The text on Soviet montage says Kuleshov's idea was already used in early Hollywood. In one to three sentences, explain what made his formulation new anyway.
[TEXT SECTION start]
Soviet Montage theories begin with the Kuleshov effect. Lev Kuleshov’s simple formulation that the interval between two shots could result in an idea not contained in either shot alone, had already been developed in practice in early Hollywood, particularly in the continuity editing of DW Griffith. But the idea of the interval had never been articulated as a method for constructing films. Students of Kuleshov––Sergei Eisenstein, Dziga Vertov and Vsevolod Pudovkin––went on to develop sophisticated new theories and practices. Pudovkin’s montage was based on the “linkage” between shots and shares more qualities with Hollywood’s “invisible” editing style where the interval is masked. Eisenstein and Vertov developed their own practice on the potential of the interval in montage, which in turn stimulated avant-garde artists and writers in the 1920’s to make a new kind of cinema, a cinema that was more fragmentary and open for viewer interpretation. It is this modernist period of innovation with media and technology, before sync-sound in movies, that has perhaps had the most impact on the digital fiction today.  In the collage and cinema art of the Dadaists, Surrealists and Futurists, breaking space was destructive of narrative immersion and constructive of new types of subjective unities.

Eisenstein’s theory of cinema montage sought a dialectical synthesis in the contrast or collision not just of shots, but also in the juxtapositions of image, sound and text. His later organic conception of montage sought a “unity and inseparability of the whole and all its parts” (Arsenjuk, 180). Luka Arsenjuk describes Eisenstein’s organic unity as a form in which,

…individual parts and their relations express the whole, while the whole itself does not have an independent, separate existence but must be grasped precisely as expressing itself exhaustively through the parts and their relationships. (180)
[TEXT SECTION end]
[RECORDED DATA start]
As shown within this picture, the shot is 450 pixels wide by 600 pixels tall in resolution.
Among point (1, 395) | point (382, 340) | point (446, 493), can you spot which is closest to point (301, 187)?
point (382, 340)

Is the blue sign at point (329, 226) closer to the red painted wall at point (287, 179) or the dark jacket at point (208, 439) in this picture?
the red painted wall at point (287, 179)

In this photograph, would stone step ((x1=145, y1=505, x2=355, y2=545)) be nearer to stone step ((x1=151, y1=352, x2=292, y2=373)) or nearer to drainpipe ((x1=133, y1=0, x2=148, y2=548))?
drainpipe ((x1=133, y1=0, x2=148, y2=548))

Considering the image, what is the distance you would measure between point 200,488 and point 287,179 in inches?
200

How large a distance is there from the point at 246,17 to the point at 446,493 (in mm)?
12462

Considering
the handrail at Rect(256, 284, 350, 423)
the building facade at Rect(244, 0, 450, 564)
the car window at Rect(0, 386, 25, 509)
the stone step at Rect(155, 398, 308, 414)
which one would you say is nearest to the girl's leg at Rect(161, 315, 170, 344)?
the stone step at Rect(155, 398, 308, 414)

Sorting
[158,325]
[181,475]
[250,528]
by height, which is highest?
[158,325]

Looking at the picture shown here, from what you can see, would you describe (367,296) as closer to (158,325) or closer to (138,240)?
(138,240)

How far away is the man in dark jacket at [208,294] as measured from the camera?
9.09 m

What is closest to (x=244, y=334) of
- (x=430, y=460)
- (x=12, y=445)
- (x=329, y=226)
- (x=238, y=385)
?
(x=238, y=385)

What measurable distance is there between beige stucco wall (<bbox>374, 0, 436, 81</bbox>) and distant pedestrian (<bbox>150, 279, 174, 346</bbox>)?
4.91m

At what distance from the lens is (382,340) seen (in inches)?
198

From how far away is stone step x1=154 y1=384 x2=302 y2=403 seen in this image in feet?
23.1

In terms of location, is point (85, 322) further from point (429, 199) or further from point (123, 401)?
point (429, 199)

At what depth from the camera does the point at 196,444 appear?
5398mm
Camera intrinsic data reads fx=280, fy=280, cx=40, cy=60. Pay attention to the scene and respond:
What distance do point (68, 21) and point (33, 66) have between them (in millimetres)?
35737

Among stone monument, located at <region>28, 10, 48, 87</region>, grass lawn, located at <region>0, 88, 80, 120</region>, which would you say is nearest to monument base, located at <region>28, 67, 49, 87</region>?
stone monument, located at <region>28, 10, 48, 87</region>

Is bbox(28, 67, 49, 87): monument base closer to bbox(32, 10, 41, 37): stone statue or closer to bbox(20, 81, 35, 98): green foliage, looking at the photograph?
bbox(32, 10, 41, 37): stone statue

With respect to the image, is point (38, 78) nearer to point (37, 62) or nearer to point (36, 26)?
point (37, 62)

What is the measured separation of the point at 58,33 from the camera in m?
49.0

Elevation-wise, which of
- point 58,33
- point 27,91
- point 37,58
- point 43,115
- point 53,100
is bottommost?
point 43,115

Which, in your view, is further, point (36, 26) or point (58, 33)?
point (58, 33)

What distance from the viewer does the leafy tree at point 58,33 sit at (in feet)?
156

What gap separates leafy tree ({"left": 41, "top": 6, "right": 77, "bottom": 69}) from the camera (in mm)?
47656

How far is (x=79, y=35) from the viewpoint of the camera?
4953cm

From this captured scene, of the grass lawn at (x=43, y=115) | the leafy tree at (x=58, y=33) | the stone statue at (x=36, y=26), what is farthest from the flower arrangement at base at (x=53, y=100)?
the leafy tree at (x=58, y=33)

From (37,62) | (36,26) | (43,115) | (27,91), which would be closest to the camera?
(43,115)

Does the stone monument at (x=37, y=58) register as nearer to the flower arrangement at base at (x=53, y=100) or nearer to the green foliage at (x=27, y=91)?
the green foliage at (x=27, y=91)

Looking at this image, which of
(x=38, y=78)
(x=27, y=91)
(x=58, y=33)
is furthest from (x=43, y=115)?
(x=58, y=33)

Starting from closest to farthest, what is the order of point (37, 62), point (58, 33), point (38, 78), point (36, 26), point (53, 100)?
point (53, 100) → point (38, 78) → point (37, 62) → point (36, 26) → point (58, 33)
[RECORDED DATA end]
> RESPONSE TO THE TASK
Early Hollywood, especially D.W. Griffith's continuity editing, had already used the idea in practice. No one had spelled out the interval between shots as a method for building films. Kuleshov's formulation did that: two shots placed side by side can produce an idea that neither holds alone.